Pod koniec lipca wyjezdzalam z dziewczynkami do PL. Juz na trzeci dzien naszego pobytu tam srednia corka dostala goraczke (w nocy). Prawdopodobnie przeziebienie, ktore juz zaczynalo kielkowac jeszcze przed naszym wyjazdem z DE.

W kazdym razie mialam mnostwo lekow, natomiast nie mialam nic typowo przeciwgoraczkowego (zero paracetamolu, nurofenu, rowniez z homeopatycznych zbytnio na te okazje nie mialam).

Siegnelam wiec po oklady. Cialo corki bylo cale rozpalone, po czym wywnioskowalam, ze temperatura osiagnela maksymalny poziom i nie bedzie juz wzrastac. Przy takim rodzaju goraczki robi sie oklady chlodne, najlepiej na lydkach. Do wody dodalam soku z polowy cytryny.

Corka byla bardzo niespokojna, jak to przy goraczce, ale w miare robienia okladow - goraczka z poczatkowej 39,5°C, spadla na 38,3°C. Gdy tak sie stalo - cora spokojnie zasnela i spala tak do rana. Rano po goraczce nie bylo ani sladu. Katar miala nadal, dawalam jej wiec Euphorbium.
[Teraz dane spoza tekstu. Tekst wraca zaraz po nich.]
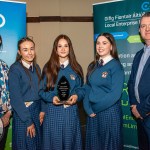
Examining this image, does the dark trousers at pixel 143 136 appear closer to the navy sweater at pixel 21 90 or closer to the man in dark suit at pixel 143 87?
the man in dark suit at pixel 143 87

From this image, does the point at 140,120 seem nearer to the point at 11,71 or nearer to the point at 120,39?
the point at 120,39

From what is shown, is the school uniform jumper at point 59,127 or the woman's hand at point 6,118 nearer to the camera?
the school uniform jumper at point 59,127

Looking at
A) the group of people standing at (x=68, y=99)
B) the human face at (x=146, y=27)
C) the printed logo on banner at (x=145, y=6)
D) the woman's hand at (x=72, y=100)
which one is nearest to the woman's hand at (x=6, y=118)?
the group of people standing at (x=68, y=99)

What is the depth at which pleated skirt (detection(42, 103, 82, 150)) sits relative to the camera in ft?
7.93

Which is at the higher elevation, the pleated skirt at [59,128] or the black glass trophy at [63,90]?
the black glass trophy at [63,90]

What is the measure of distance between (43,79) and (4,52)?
2.10ft

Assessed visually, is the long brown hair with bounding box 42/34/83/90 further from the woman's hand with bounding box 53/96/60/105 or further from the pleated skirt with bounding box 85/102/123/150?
the pleated skirt with bounding box 85/102/123/150

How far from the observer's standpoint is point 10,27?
112 inches

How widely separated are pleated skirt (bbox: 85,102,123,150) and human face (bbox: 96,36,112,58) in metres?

Nastepnej nocy znowu wrocila goraczka (nie wpadalam w panike, gdyz goraczka, ktora wraca na noc a w nocy spada na poziom normalnej temperatury ciala swiadczy o infekcji wirusowej, np. przeziebienie, przy bakeryjnej utrzymywalaby sie rowniez w dzien). 
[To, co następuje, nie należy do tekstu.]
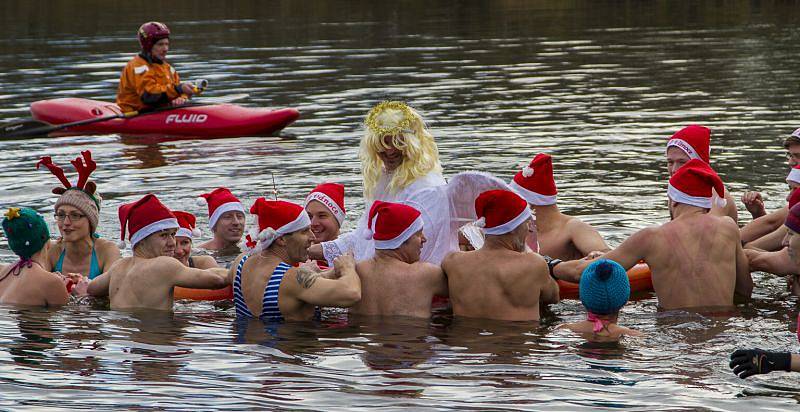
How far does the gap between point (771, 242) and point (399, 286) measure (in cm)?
336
Tej nocy jednak temperatura wygladala inaczej. Cialo corki bylo zimne, tylko czolo bylo rozpalone. Tym razem wiec siegnelam nie po chlodne oklady, jak ubieglej nocy, lecz po gorace, ktore robilam w miejscach pulsu (tzn. nadgarstki i kostki nog). W tym celu wzielam szklanke goracej wody i lyzke esencji z arniki, w tym zanurzalam bawelniana chustke i owijalam ja po kolei: nadgarstek lewy, kostka nogi lewa, kostka nogi prawa, nadgarstek prawy itd. od nowa... Po jakis 15 minutach cialo corki stalo sie cieple i corka spokojnie zasnela. Spala tak do rana i rano obudzila sie bez goraczki.

Na wszelki wypadek, gdyby goraczka miala znowu pojawic sie w nocy (przed nami byl weekend, wiec i lekarz dopiero w pon.) zaopatrzylam sie w belladonne.
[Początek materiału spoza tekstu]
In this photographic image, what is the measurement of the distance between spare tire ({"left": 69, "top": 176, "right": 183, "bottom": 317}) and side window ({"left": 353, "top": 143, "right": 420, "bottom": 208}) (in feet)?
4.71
W nocy goraczka wrocila, tak jak poprzedniej nocy: cialo zimne, czolo gorace (znak, ze temperatura caly czas wzrasta). Cora dostala 3 kuleczkie belladonny, po 15. minutach nastepne 3 i po nastepnych 15. minutach ostatnia dawka - nastepne 3 kuleczki. Po 3. dawce cialo cale bylo rownomiernie cieple, corka spokojnie zasnela.

Nastepnej nocy goraczka juz nie wrocila, po przeziebieniu nie bylo ani sladu. Tak wiec mniej wiecej radzilismy sobie z goraczka bez lekow typu paracetamol czy innych temu podobnych.